| Date | - |
| Heure | 14h00 - 17h00 |
| Adresse | Salle Central Medicine Building - Ribeirão Preto Campus - USP |
| Contact | |
| Lien | https://www.univ-orleans.fr/fr/group/89/content/create/group_node%3Auniv_agenda |
Le psoriasis est une maladie inflammatoire chronique et récurrente de la peau caractérisée par une prolifération et une différenciation anormale des kératinocytes, ainsi qu'une activation du système immunitaire.

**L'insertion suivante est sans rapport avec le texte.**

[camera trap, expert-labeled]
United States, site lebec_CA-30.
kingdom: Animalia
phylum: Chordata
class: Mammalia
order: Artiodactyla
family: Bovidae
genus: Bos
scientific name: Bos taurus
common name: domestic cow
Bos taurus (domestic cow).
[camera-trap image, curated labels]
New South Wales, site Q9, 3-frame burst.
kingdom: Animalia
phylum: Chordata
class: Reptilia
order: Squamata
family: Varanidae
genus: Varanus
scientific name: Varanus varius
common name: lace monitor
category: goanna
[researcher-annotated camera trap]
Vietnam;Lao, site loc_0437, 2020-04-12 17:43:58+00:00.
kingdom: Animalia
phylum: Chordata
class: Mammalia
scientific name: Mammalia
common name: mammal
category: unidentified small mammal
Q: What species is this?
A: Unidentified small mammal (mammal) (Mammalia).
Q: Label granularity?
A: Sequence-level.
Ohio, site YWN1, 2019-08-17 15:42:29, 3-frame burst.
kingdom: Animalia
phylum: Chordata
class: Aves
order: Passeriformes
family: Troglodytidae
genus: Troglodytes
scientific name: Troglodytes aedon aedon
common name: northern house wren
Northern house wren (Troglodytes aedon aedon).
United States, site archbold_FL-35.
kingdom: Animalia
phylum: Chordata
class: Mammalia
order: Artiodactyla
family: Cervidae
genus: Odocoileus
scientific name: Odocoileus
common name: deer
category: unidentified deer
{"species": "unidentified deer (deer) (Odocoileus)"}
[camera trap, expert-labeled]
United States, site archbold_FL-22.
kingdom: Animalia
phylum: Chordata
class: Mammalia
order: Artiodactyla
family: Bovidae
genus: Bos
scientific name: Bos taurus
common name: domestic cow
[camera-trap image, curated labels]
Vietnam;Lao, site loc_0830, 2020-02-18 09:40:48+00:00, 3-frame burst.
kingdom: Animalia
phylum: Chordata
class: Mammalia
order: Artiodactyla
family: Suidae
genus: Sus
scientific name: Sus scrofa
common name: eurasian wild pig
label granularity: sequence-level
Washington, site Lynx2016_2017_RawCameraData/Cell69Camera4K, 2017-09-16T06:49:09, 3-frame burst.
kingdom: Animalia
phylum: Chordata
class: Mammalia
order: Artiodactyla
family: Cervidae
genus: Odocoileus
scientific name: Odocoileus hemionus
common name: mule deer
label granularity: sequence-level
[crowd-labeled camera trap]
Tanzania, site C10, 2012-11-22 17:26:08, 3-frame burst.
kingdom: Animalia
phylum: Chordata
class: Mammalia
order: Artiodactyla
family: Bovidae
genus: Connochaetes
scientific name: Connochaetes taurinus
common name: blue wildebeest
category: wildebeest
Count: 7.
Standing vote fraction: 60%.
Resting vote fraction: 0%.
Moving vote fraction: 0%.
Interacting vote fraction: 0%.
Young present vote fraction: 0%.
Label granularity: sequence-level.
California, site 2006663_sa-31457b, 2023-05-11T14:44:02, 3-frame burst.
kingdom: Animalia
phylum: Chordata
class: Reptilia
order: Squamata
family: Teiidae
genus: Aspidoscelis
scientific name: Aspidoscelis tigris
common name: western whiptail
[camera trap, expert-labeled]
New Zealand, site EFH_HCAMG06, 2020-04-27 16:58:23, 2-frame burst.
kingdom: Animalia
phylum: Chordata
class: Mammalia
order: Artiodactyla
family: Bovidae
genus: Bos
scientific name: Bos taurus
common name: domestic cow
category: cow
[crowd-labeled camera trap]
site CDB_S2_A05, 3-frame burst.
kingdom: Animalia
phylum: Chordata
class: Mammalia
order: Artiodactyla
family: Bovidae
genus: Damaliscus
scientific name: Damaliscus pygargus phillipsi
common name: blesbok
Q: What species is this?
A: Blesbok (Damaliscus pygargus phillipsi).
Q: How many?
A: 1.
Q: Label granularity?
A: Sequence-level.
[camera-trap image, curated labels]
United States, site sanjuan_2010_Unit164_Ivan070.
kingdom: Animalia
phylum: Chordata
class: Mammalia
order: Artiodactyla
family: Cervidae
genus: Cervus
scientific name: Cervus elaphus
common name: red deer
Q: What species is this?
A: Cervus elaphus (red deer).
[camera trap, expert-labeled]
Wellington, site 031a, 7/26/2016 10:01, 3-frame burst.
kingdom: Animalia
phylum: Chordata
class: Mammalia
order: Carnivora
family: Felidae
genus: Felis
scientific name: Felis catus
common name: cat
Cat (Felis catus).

Cependant, le mécanisme moléculaire qui déclenche cette réponse immunitaire dans la peau psoriasique, ainsi que les mécanismes sous-jacents au développement et à la persistance de la maladie restent incomplètement compris. Par conséquent, l'objectif initial de notre recherche était d'identifier de nouvelles cibles ayant un impact potentiel sur la pathogenèse du psoriasis. Nous avons réanalysé diverses bases de données publiques de patients atteints de psoriasis et nous avons identifié le profil transcriptionnel de leur peau. Nous avons identifié une surexpression de la voie de signalisation des senseurs d'ADN cytosoliques, et avons mesuré une augmentation des niveaux d'ADN
libre circulant dans le plasma des patients atteints de psoriasis. En combinant ces informations, et sachant que l'ADN est capable d'activer des capteurs spécifiques dans le cytoplasme cellulaire et de déclencher des réponses immunitaires robustes, cette étude
visait à évaluer l'implication des senseurs d'ADN AIM2 (absent in melanoma 2) et STING (Stimulator of Interferon Genes) dans l'immunopathogenèse du psoriasis. Nous avons observé une augmentation de l'expression de AIM2 à la fois dans l'épiderme psoriasique humain et dans un modèle murin de psoriasis induit par l'application topique d'imiquimod (IMQ). L'ablation génétique de AIM2 réduit le développement du psoriasis induit par l'IMQ en diminuant la production de cytokines de type 3 (telles que l'IL-17A et l'IL-23) et l'infiltration des cellules immunitaires sur le site inflammatoire. De plus, nous avons démontré que l'interleukine-IL17A (IL-17A) induit l'expression de AIM2 dans les kératinocytes. Enfin, l'absence génétique des composants en aval de l'inflammasome AIM2, ASC et caspase-1, a atténué l'inflammation cutanée induite par l'IMQ. En ce qui concerne STING, nous avons identifié son expression prédominante dans le derme des patients atteints de psoriasis. La déficience génétique de STING conduit à une exacerbation de la réponse inflammatoire en augmentant les niveaux de cytokines inflammatoires (telles que l'IL-17, l'IL-23 et l'IL-6), en réduisant les cytokines anti-inflammatoires (telle que l'IL-10) et en augmentant la migration des cellules immunitaires dans la peau de souris du modèle psoriasiforme. Nous avons constaté que les lymphocytes et l’IL-17A jouent un rôle crucial dans la régulation de la réponse inflammatoire médiée par STING. De plus, nous avons observé que IRF3, un composant en aval de la signalisation de STING, intensifie l'inflammation cutanée de manière indépendante de cGAS et de IFNAR. Dans l'ensemble, nos données montrent que les récepteurs d'ADN cytosoliques STING et AIM2 jouent un rôle dans la modulation de la réponse inflammatoire cutanée, suggérant que ces voies de signalisations pourraient être des cibles pharmacologiques pour les maladies inflammatoires.